++++ MATERIAL FOR THIS TASK

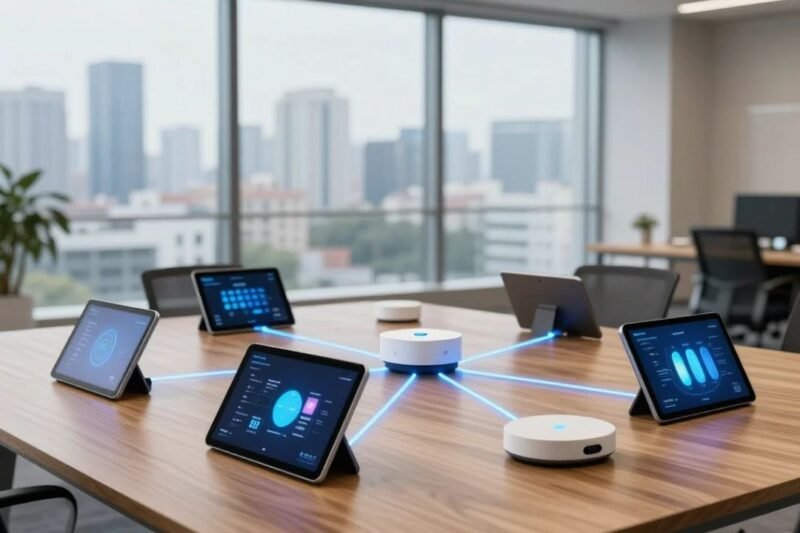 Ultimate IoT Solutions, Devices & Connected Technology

++++++++
++++ MATERIAL FOR THIS TASK

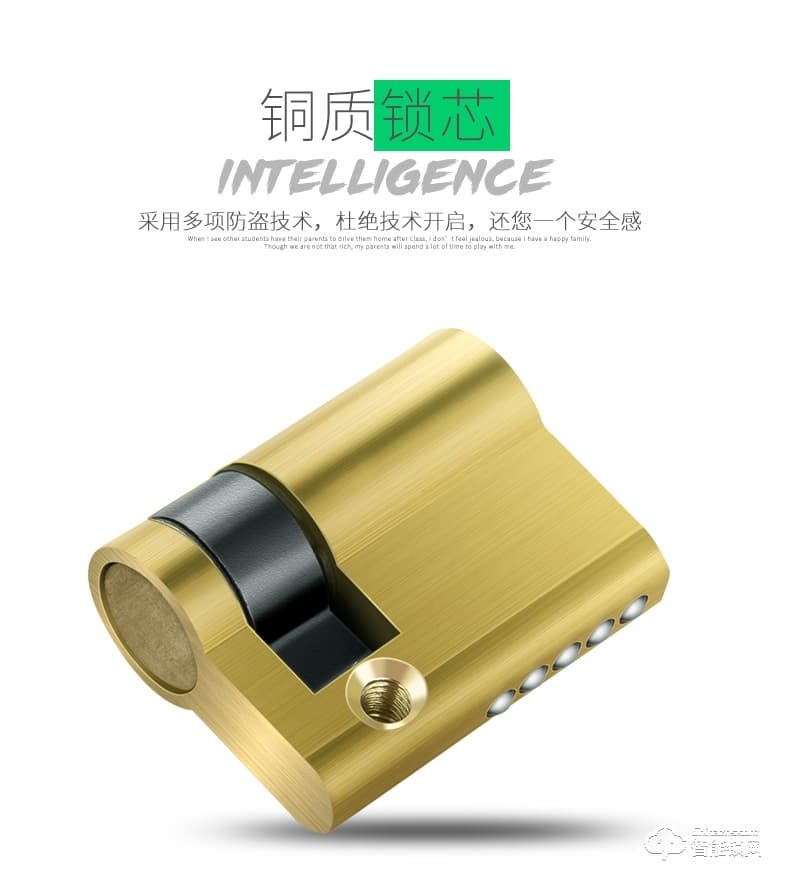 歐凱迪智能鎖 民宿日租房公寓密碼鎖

++++++++
++++ MATERIAL FOR THIS TASK

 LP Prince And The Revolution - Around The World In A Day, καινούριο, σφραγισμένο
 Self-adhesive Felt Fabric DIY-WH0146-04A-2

++++++++

- [TASK BRIEF]:
When you reach the line holding "LP Prince And" in the records above, begin reproducing exactly, stop after the line holding "Self-adhesive Felt Fabric DIY-WH0146-04A-2", and output nothing else.

- [ANSWER]:
 LP Prince And The Revolution - Around The World In A Day, καινούριο, σφραγισμένο
 Self-adhesive Felt Fabric DIY-WH0146-04A-2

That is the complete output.